Abstract
Succinylation is a novel post-translational modification identified on many proteins and is involved in multiple biological processes. Succinylation levels are dynamically regulated, balanced by succinylation and desuccinylation processes, and are closely connected to metabolic state in vivo. Sirtuins have been shown to possess NAD+-dependent desuccinylation activity in vitro and in vivo, among which the desuccinylation activity of SIRT5 is most extensively studied. Our understanding of the response of succinylation levels to different metabolic conditions, is hampered by the lack of a fast NAD+-dependent desuccinylation assay in a physiological context.
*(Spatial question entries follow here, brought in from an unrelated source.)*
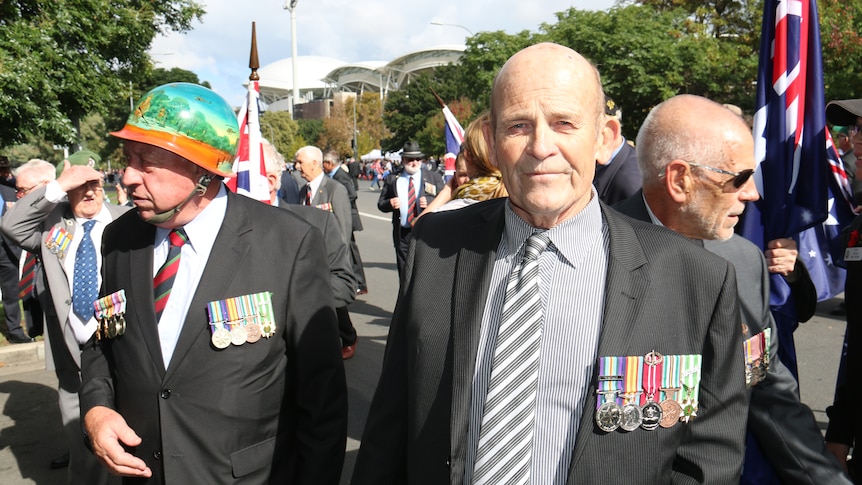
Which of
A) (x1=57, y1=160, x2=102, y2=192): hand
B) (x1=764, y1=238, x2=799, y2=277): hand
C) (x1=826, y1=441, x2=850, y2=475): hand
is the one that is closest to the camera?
(x1=764, y1=238, x2=799, y2=277): hand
In the present study, we therefore optimized and validated a fluorescence-based assay for measuring NAD+-dependent desuccinylation activity in cell lysates. Our results demonstrated that shorter and stricter reaction time was critical to approach the initial rate of NAD+-dependent desuccinylation activity in crude cell lysate systems, as compared to the desuccinylation reaction of purified His-SIRT5. Analysis of desuccinylation activity in SIRT5 knockout HEK293T cells confirmed the relevance of SIRT5 in cellular desuccinylation activity, as well as the presence of other NAD+-dependent desuccinylase activities. In addition, we were able to analyse desuccinylation and deacetylation activity in multiple cell lines using this assay. We showed a remarkably higher desuccinylase activity, but not deacetylase activity, in proliferative cultured muscle and adipose cells in comparison with their differentiated counterparts. Our results reveal an alteration in NAD+-dependent desuccinylation activity under different metabolic states.
Highlights
We examined whether the assay set-up for pure His-SIRT5 could be applied to measure desuccinylase activity in a crude cell lysate
The desuccinylase activity was lower in HEK293T SIRT5 knockout cell lysates as compared to wild type cell lysates at all tested reaction time, which ranged from 2.5 to 60 min (Fig. 2d)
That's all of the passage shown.